Machine learning clustering KMeans

Keywords: Machine Learning AI kmeans

Graphical K-Means algorithm

This paper introduces a common unsupervised learning algorithm, called K-Means algorithm: K-Means algorithm.

K-Means algorithm is the most basic and important algorithm in unsupervised learning, especially clustering algorithm. It is very simple to implement. Clustering effect is also very good, so it is widely used.

This article will explain in detail from the following 8 aspects:

Algorithmic thought

Unsupervised learning

Before formally introducing the K-Means algorithm, let's explain unsupervised learning. Explain it in a very popular sentence:

Whether it is supervised or not, we only need to see whether the input data has labels

If the input data is labeled, it is supervised learning. For example, KNN algorithm (K-nearest neighbor) is a typical supervised learning algorithm; If there is no label, it is considered as unsupervised learning, such as the K-Means algorithm to be introduced in this paper

Let's look at the application of unsupervised learning clustering algorithm:

  • market segmentation
  • Social network analysis
  • Organize computer clusters
  • Galaxy formation

Algorithmic thought

K-Means clustering algorithm is an iterative clustering analysis algorithm. The idea of the algorithm is: we need to randomly select k objects as the initial cluster center, then calculate the distance between each object and each cluster center, and then assign each object to the nearest cluster center.

Cluster centers and the objects assigned to them represent a cluster. Each time a sample is allocated, the center of the cluster will be recalculated according to the existing objects in the cluster. This process will be repeated until the set termination conditions are met.

Algorithm steps

The specific steps of K-Means algorithm are as follows:

  1. First, we need to determine a k value (random), that is, we want the data to be clustered to get k different sets
  2. Randomly select K data points from a given data set as the centroid
  3. Calculate the distance between each point in the dataset and each centroid (such as Euclidean distance); The data point is divided into the set to which the centroid belongs
  4. In the first round, after all the data are assigned to the number set, there are K sets, and then recalculate the centroid of each set
  5. If the distance between the newly calculated centroid and the original centroid is less than a set threshold, it means that the position of the recalculated centroid changes little, and the data tends to be stable as a whole, or the data has converged. In this case, we believe that the clustering effect has reached the desired result, and the algorithm can be terminated.
  6. On the contrary, if the distance between the new centroid and the original centroid changes greatly, repeat steps 3-5 of iteration until the position changes little and reaches the convergence state.

Graphic K-Means

Specific steps

1. Given the data set to be clustered

2. Randomly select 2 cluster centers (K=2)

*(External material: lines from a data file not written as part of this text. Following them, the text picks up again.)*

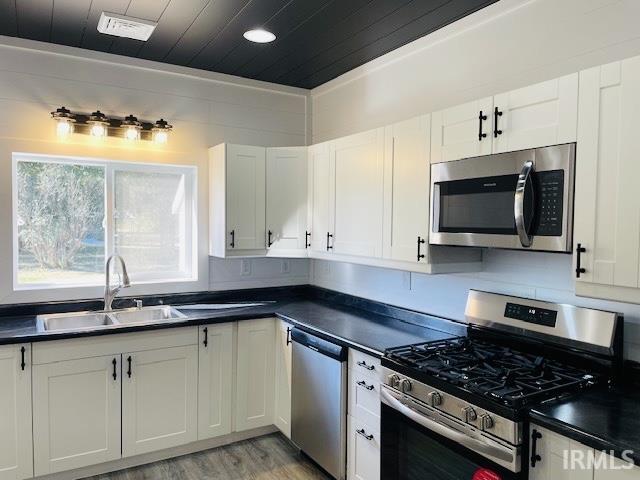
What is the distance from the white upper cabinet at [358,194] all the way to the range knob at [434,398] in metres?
1.00

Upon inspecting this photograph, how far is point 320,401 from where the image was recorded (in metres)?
2.78

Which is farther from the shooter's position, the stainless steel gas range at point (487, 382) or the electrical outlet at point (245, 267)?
the electrical outlet at point (245, 267)

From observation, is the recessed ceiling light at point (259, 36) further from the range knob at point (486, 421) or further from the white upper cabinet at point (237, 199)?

3. Calculate the distance from each data point to the centroid, and divide the data point into the class of the nearest centroid

4. Calculate the centroids (mean values of red and blue dots) of the two data sets, and move the cluster center to the mean value to become a new cluster center

5. Find a new cluster center. If

Complete process

  1. In the above process, we assume k=2. In Figure b, we randomly select the centroids corresponding to the two classes, that is, the blue and red centroids in the figure
  2. The distance from each point in the sample to the two centroids is calculated respectively, and the category of each sample is classified into the category of the centroid with the smallest distance from the sample to obtain figure c, that is, the result after the first round of iteration
  3. We calculate the new centroids of the points currently marked red and blue in the c graph, and get the graph d. at this time, the position of the centroid changes
  4. Figure e and figure f repeat the process of figure c and figure d, that is, mark the category of all points as the category of the nearest centroid and find a new centroid.
  5. Generally, the K-Means algorithm needs to run many times to achieve the effect of figure f.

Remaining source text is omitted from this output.